Tink’s lyrics alternate asking for justice (“We still don’t have equality)” and railing against police (“They lie and disrespect us, kill us and then neglect us”). The song’s chorus is a warning: “Tell the children to watch out. They’re gaining on us, keep running.” This is not the “let’s wait and pray and seek peace” attitude of Alicia Keys. This is a primer on survival for young people of color.

But there are new communal songs, too, such as “I Can’t Breathe” by the Peace Poets, a song meant for group singing at rallies. In the interest of simplicity, all musical and textual elements are kept to a minimum. The melody is simple and repetitive, as is the text. Handclaps accentuate the rhythm in predictable ways. The video includes lyrics to aid in memorization, and images of various protest events scroll through the video to remind watchers what this protest is about. In the spirit of 20th century protest songs, there are contrafact settings as well, familiar tunes set to new words. In December, protesters in the Mall of America re-made Christmas Carols in their own image as part of a die-in event: “dressed in holiday style” of “Silver Bells” becomes “dressed in KKK style.” In August 2014, just days after the killing of Mike Brown, Lauryn Hill tweeted a previously-unreleased contrafact that embodied the protest of the new movement: “Black Rage,” set to the tune of Rogers and Hammerstein’s “My Favorite Things” from The Sound of Music.

Black rage is founded on blatant denial,

Squeezed economics, subsistence survival,

Deafening silence and social control,

Black rage is founded in wounds in the soul.

She retains the lyrics of the original chorus—the biting dog and stinging bee—nearly intact, but there are important, small differences. She feels angry, not sad; naming and remembering these collective injustices alleviates her fear, and hones it into rage.

 

Lauryn Hill performs “Black Rage” live in Spain on August 25, 2014.

 

Eric GarnerMichael BrownDante ParkerJohn Crawford, IIITamir RiceRumain BrisbanWalter ScottFreddie Gray: these are the names of just a few of the black men killed by police since the summer of 2014. Women have been killed, too, although for some reason their fates are less well known.

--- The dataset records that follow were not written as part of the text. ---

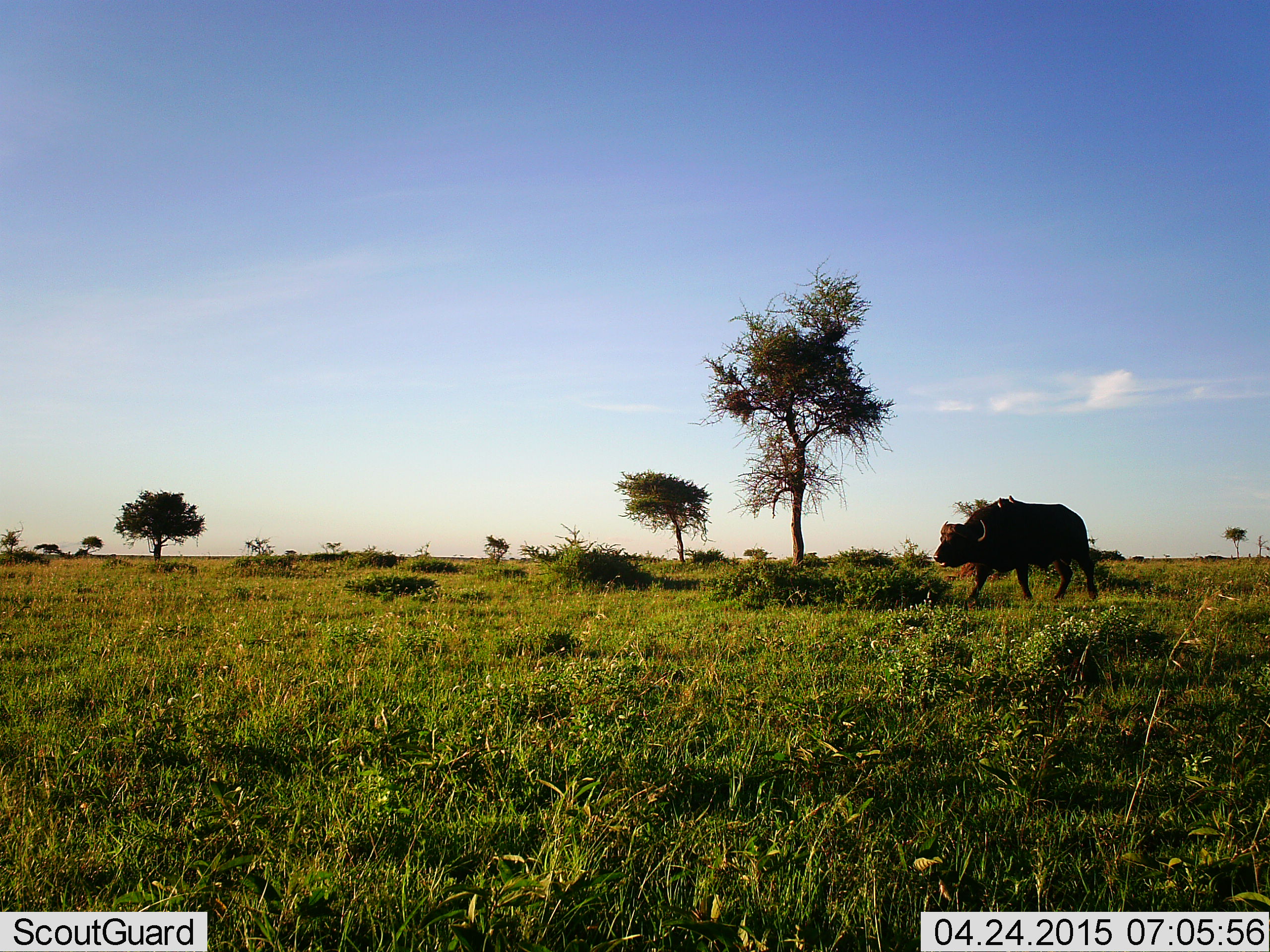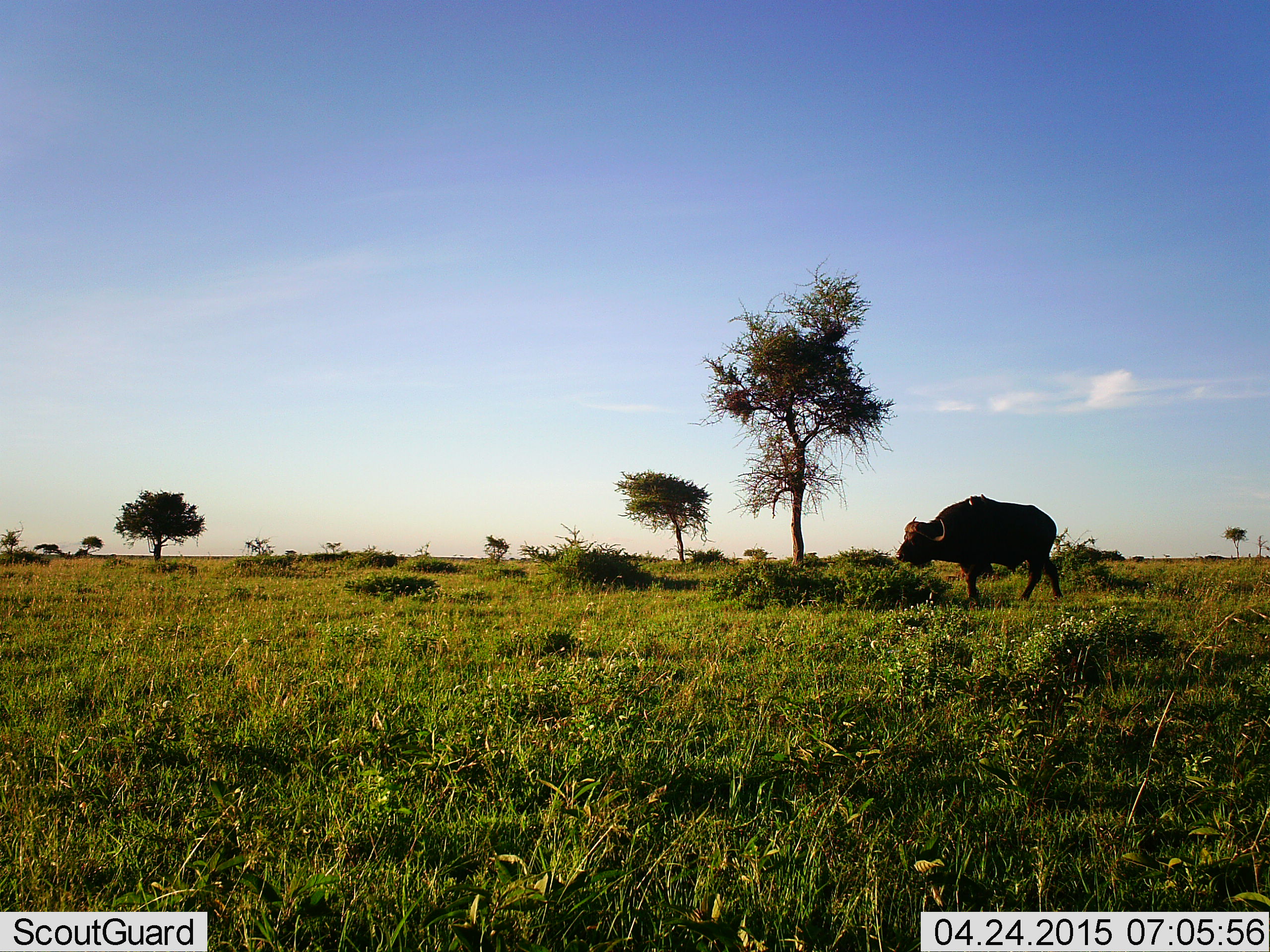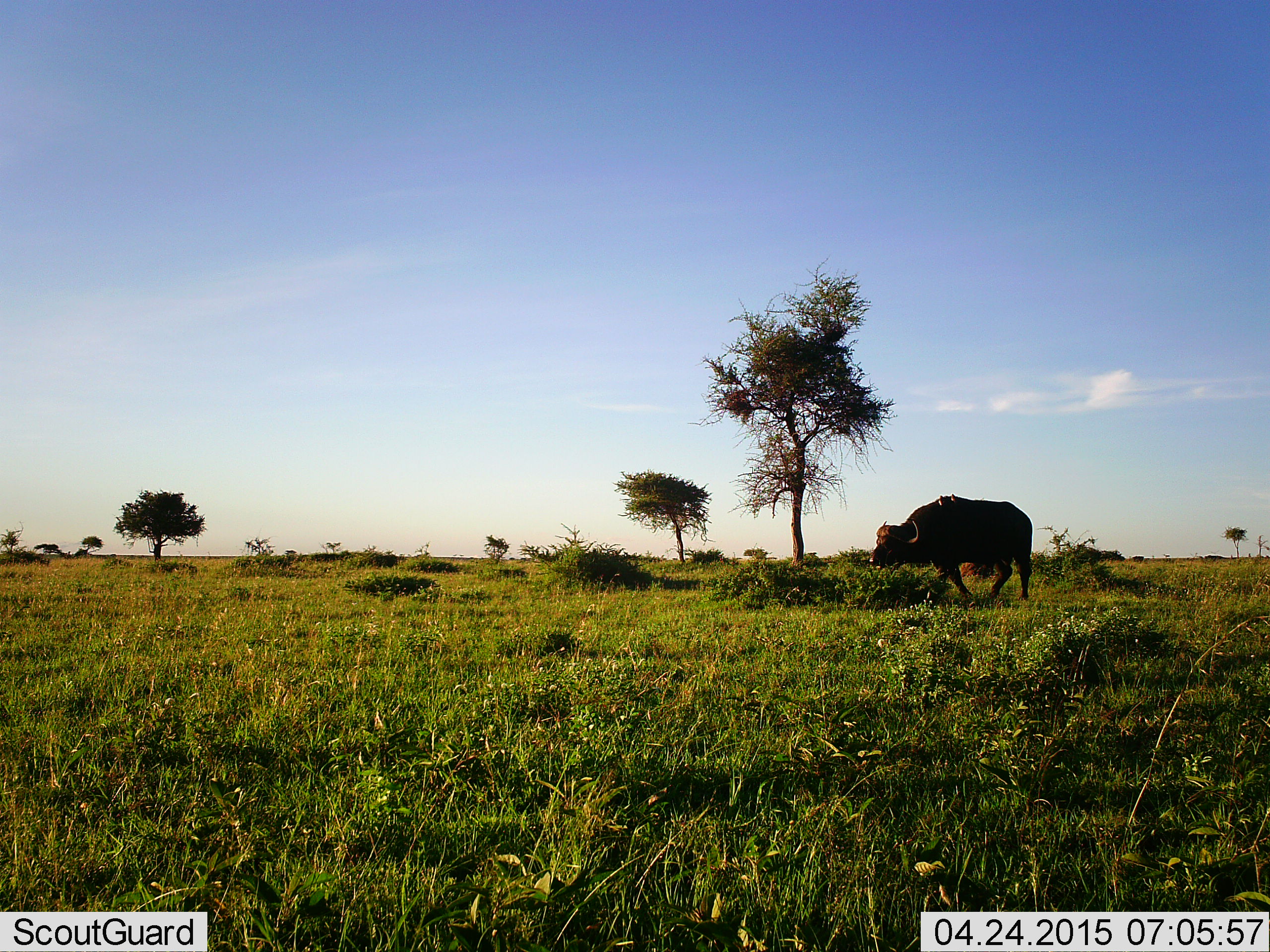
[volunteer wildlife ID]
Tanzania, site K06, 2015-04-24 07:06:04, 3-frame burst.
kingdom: Animalia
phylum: Chordata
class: Mammalia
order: Artiodactyla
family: Bovidae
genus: Syncerus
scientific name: Syncerus caffer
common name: cape buffalo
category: buffalo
Buffalo (cape buffalo) (Syncerus caffer), count 1. Behavior (volunteer vote fractions): standing 18%, resting 0%, moving 91%, interacting 0%. Young present (vote fraction): 0%. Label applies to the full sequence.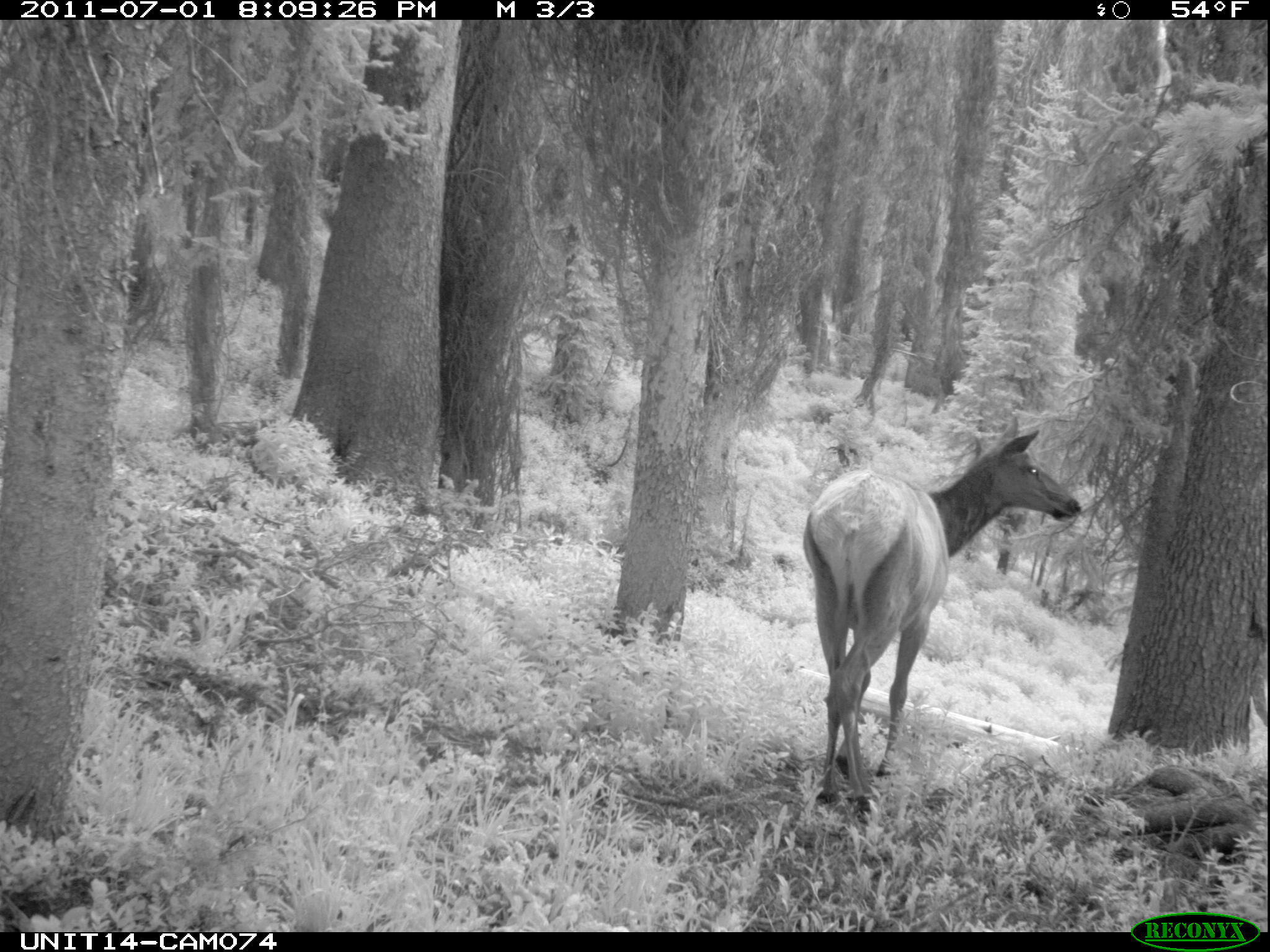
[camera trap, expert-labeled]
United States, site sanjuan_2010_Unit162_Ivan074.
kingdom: Animalia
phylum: Chordata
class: Mammalia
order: Artiodactyla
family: Cervidae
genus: Cervus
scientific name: Cervus elaphus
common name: red deer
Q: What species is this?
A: Cervus elaphus (red deer).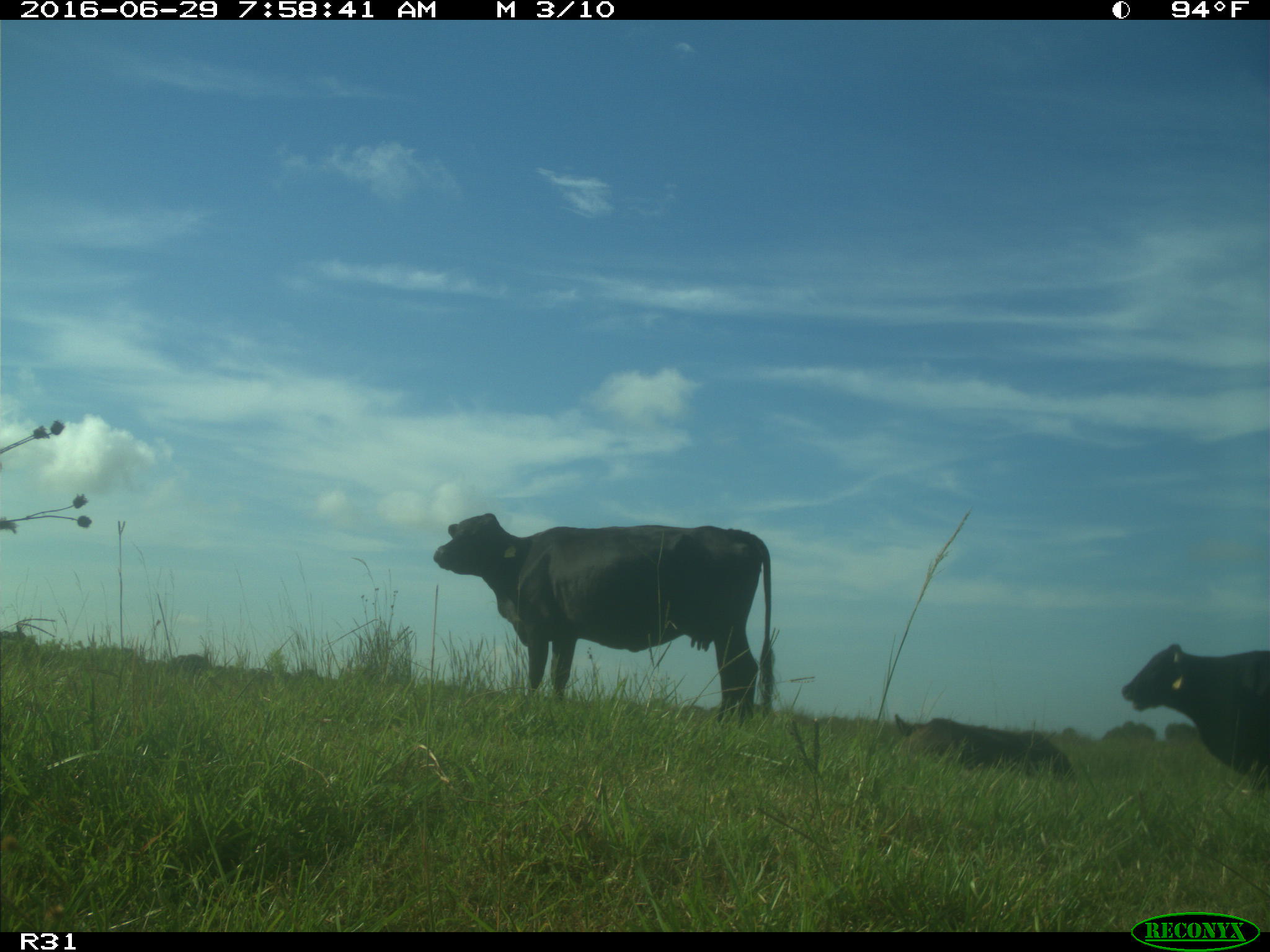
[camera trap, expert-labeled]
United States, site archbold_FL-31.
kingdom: Animalia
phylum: Chordata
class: Mammalia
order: Artiodactyla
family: Bovidae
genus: Bos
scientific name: Bos taurus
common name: domestic cow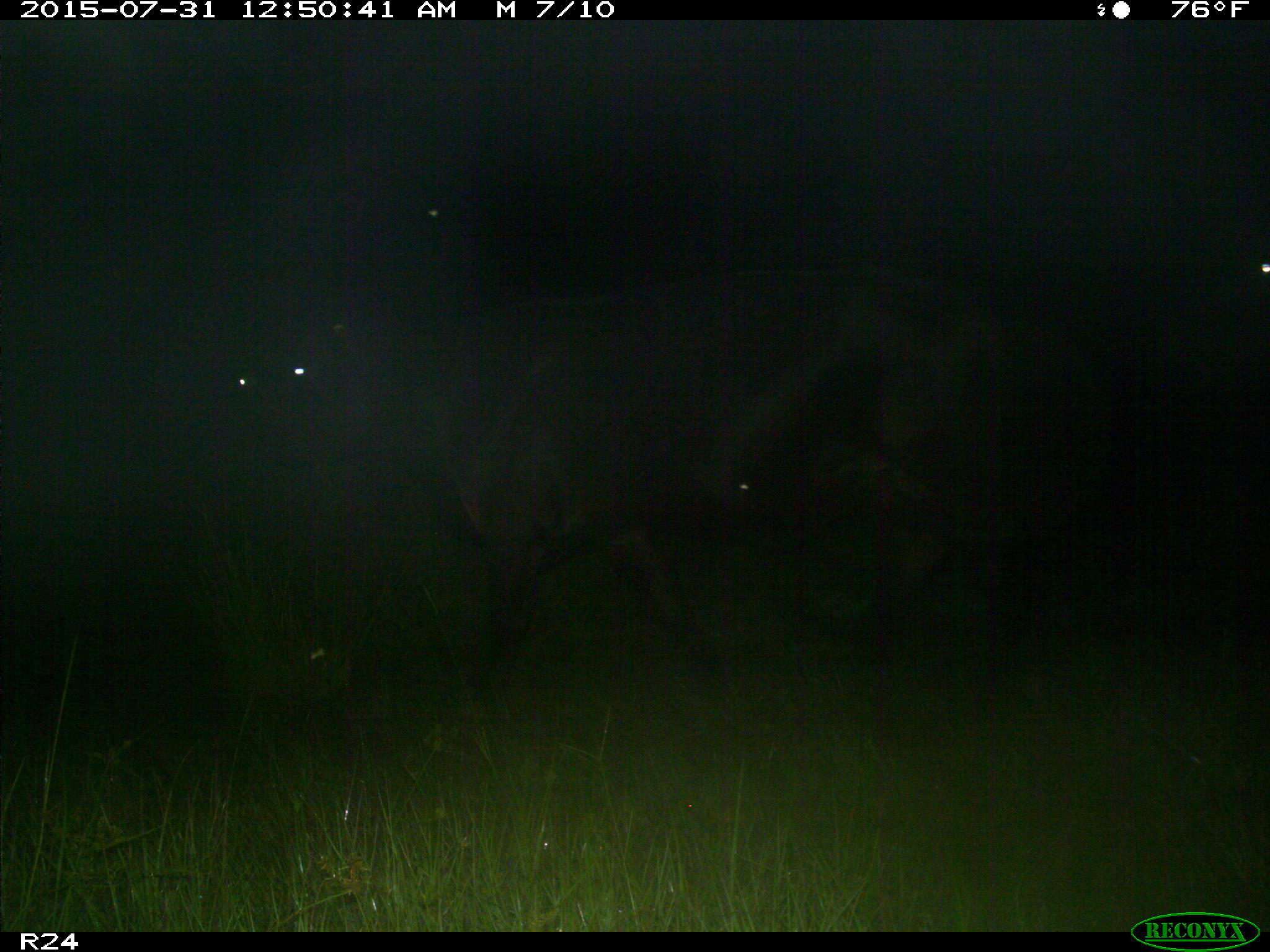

May their memories be for a blessing, whether or not we know their names.

For Discussion

1. Consider the following songs, available on YouTube or SoundCloud: how do these songs embody protest?

    Tom Morello, “Marching on Ferguson”

    Ezra Furman, “Ferguson’s Burning”

    J. Cole, “Be Free”

    Swizzymack, “Ferguson (For Mike Brown)”

    Elle Varner, “One Love”

    T.I. and Skyler Grey, “New National Anthem”

2. If you have been to a recent protest event, think about the music people sang or experienced. Was the music new or familiar? Was there new text, or was a familiar text presented in a new context?